Web page caption snippets:
========================================
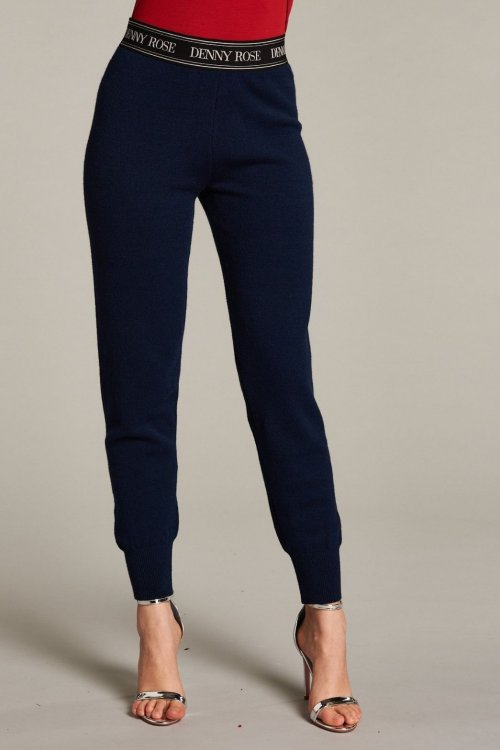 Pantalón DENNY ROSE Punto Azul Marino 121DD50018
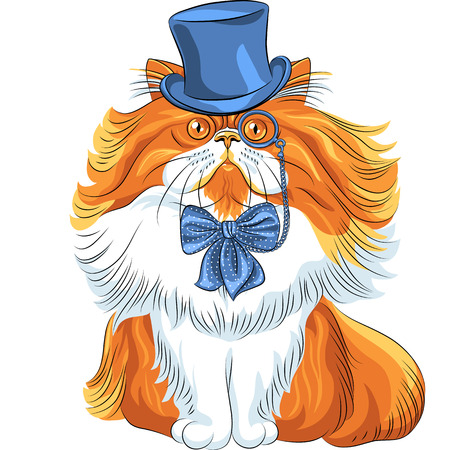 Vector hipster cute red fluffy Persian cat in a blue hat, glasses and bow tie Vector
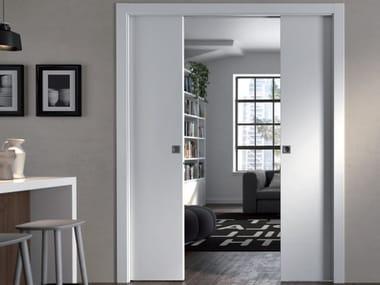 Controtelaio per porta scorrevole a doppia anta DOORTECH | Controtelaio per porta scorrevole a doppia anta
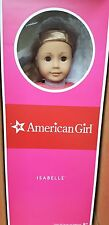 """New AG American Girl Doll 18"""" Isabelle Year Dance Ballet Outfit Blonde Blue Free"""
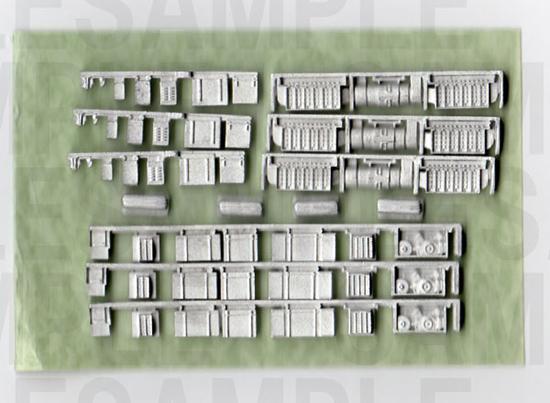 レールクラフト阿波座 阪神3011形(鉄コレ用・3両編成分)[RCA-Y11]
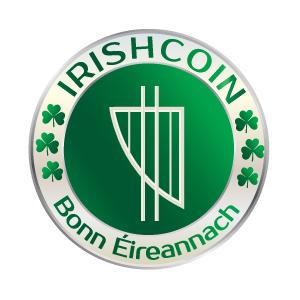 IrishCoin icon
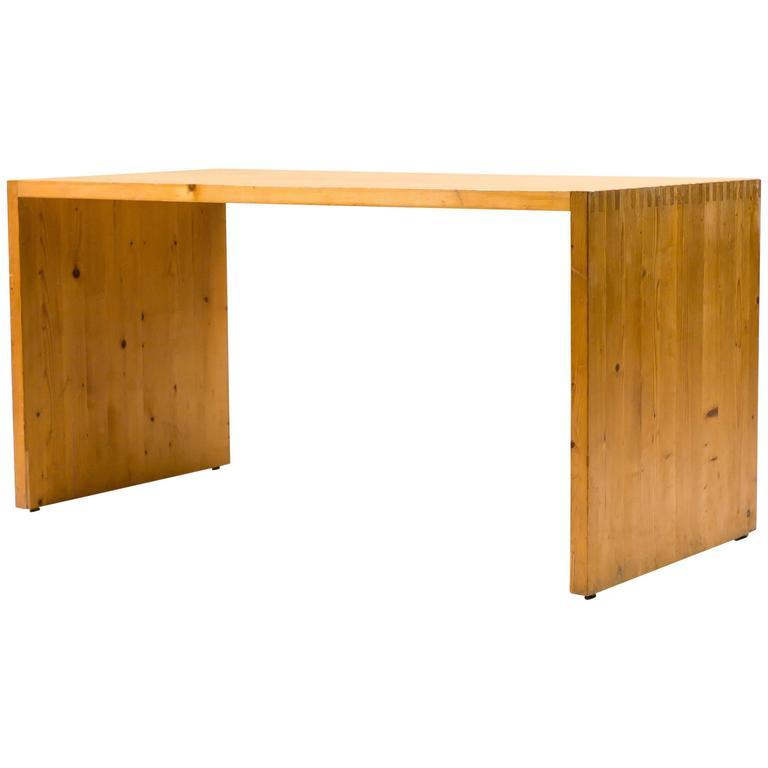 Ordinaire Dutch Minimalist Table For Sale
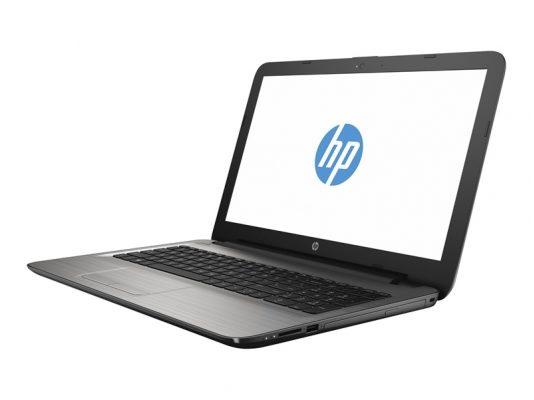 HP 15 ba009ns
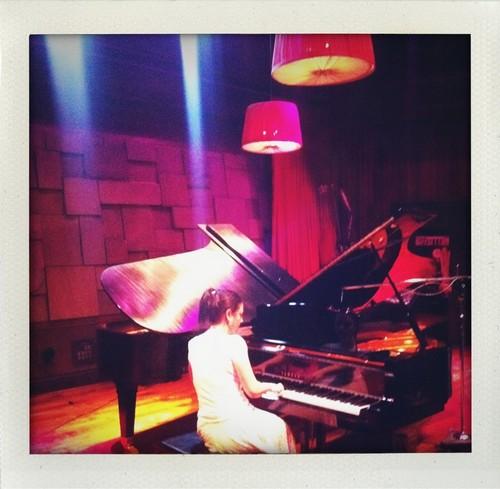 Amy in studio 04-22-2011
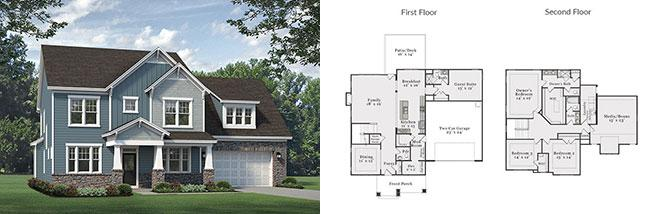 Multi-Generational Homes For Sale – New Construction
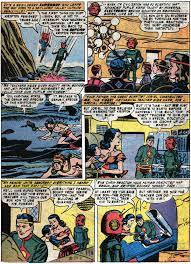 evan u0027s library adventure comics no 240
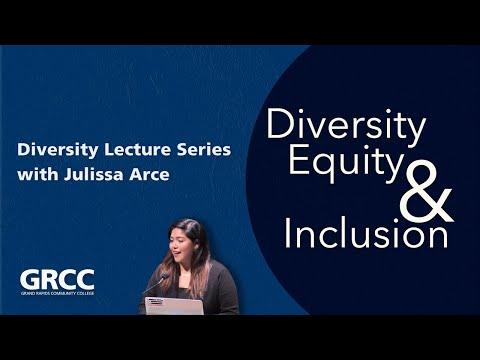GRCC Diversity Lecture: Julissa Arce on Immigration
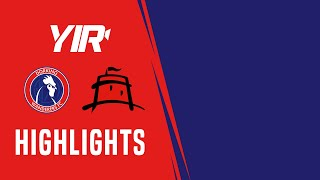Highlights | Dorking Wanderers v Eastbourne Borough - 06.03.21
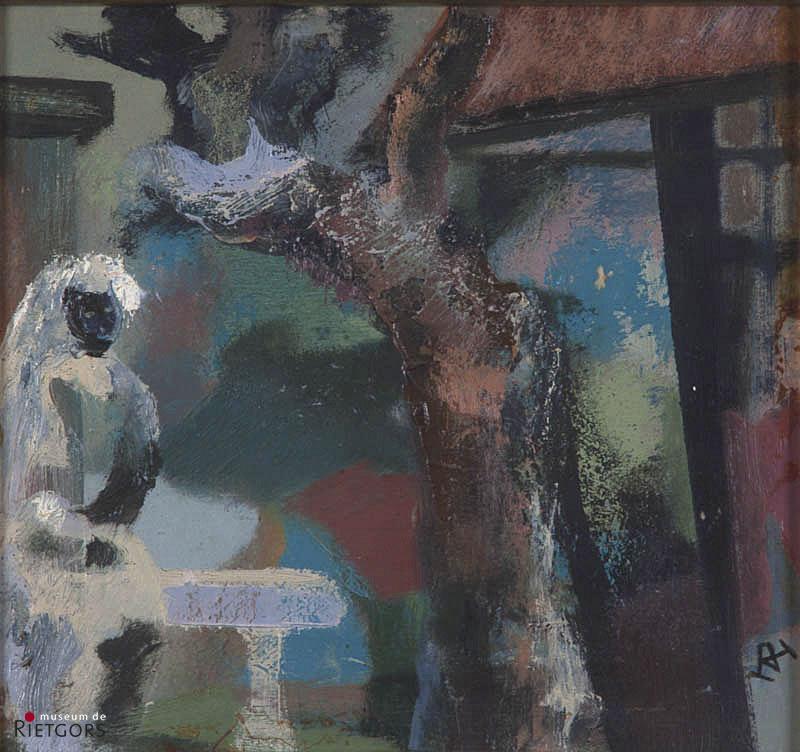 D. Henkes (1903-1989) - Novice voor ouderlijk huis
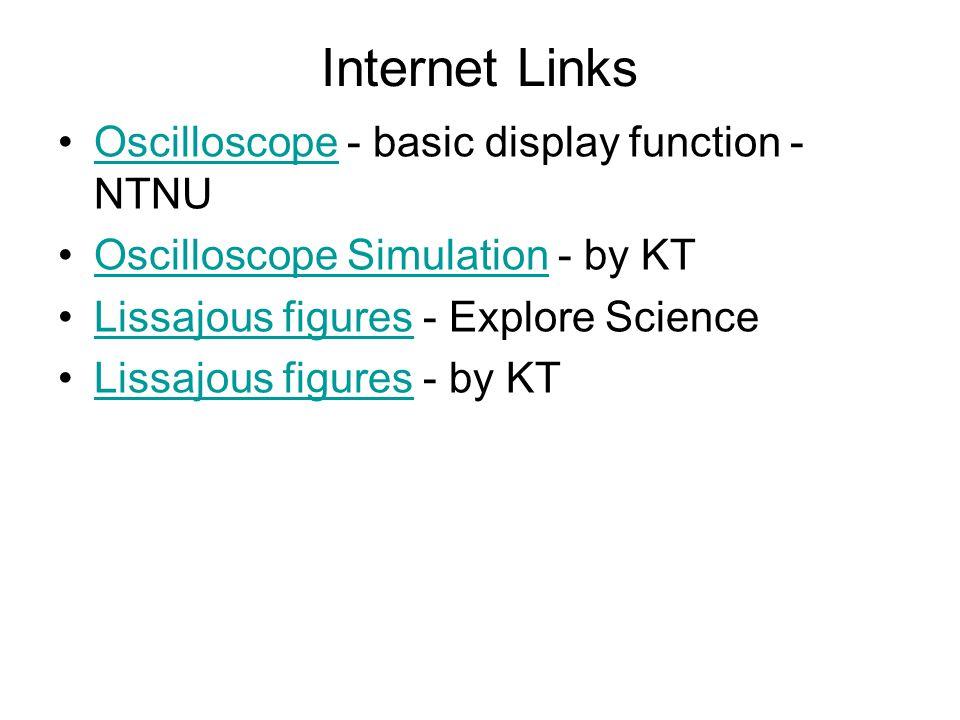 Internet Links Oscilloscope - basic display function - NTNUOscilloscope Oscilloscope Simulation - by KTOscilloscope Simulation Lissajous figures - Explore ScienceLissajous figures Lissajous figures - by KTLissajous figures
========================================
Each line from the first line of the records through the line containing "D. Henkes (1903-1989)" must be reproduced exactly, with both ends included and all pictures omitted; nothing else belongs in the answer.

RESPONSE AREA:
 Pantalón DENNY ROSE Punto Azul Marino 121DD50018
 Vector hipster cute red fluffy Persian cat in a blue hat, glasses and bow tie Vector
 Controtelaio per porta scorrevole a doppia anta DOORTECH | Controtelaio per porta scorrevole a doppia anta
 """New AG American Girl Doll 18"""" Isabelle Year Dance Ballet Outfit Blonde Blue Free"""
 レールクラフト阿波座 阪神3011形(鉄コレ用・3両編成分)[RCA-Y11]
 IrishCoin icon
 Ordinaire Dutch Minimalist Table For Sale
 HP 15 ba009ns
 Amy in studio 04-22-2011
 Multi-Generational Homes For Sale – New Construction
 evan u0027s library adventure comics no 240
GRCC Diversity Lecture: Julissa Arce on Immigration
Highlights | Dorking Wanderers v Eastbourne Borough - 06.03.21
 D. Henkes (1903-1989) - Novice voor ouderlijk huis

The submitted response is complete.